DATA SECTION:

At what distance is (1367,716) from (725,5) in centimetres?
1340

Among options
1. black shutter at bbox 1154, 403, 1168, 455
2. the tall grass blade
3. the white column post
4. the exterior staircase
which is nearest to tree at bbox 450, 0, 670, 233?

AIM OF THE TASK: Put each line of the rows above into a JSON list of strings, one string per line, leaving out blank lines.

CORRECT RESPONSE:
[
  "At what distance is (1367,716) from (725,5) in centimetres?",
  "1340",
  "Among options",
  "1. black shutter at bbox 1154, 403, 1168, 455",
  "2. the tall grass blade",
  "3. the white column post",
  "4. the exterior staircase",
  "which is nearest to tree at bbox 450, 0, 670, 233?"
]